- **Requirement**
Copy out all of the data below with no alterations.

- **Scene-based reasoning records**
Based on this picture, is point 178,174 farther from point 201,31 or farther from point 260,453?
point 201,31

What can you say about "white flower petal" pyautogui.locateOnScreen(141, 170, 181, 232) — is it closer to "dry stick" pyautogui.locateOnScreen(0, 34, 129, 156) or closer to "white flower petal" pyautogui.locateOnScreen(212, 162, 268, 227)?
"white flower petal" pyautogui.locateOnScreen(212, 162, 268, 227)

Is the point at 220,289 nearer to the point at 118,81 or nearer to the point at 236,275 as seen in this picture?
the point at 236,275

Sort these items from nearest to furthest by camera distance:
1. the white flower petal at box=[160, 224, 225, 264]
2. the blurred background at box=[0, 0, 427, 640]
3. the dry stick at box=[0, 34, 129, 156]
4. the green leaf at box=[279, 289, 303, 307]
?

- **Task answer**
Based on this picture, is point 178,174 farther from point 201,31 or farther from point 260,453?
point 201,31

What can you say about "white flower petal" pyautogui.locateOnScreen(141, 170, 181, 232) — is it closer to "dry stick" pyautogui.locateOnScreen(0, 34, 129, 156) or closer to "white flower petal" pyautogui.locateOnScreen(212, 162, 268, 227)?
"white flower petal" pyautogui.locateOnScreen(212, 162, 268, 227)

Is the point at 220,289 nearer to the point at 118,81 or nearer to the point at 236,275 as seen in this picture?
the point at 236,275

Sort these items from nearest to furthest by camera distance:
1. the white flower petal at box=[160, 224, 225, 264]
2. the blurred background at box=[0, 0, 427, 640]
3. the dry stick at box=[0, 34, 129, 156]
4. the green leaf at box=[279, 289, 303, 307]
?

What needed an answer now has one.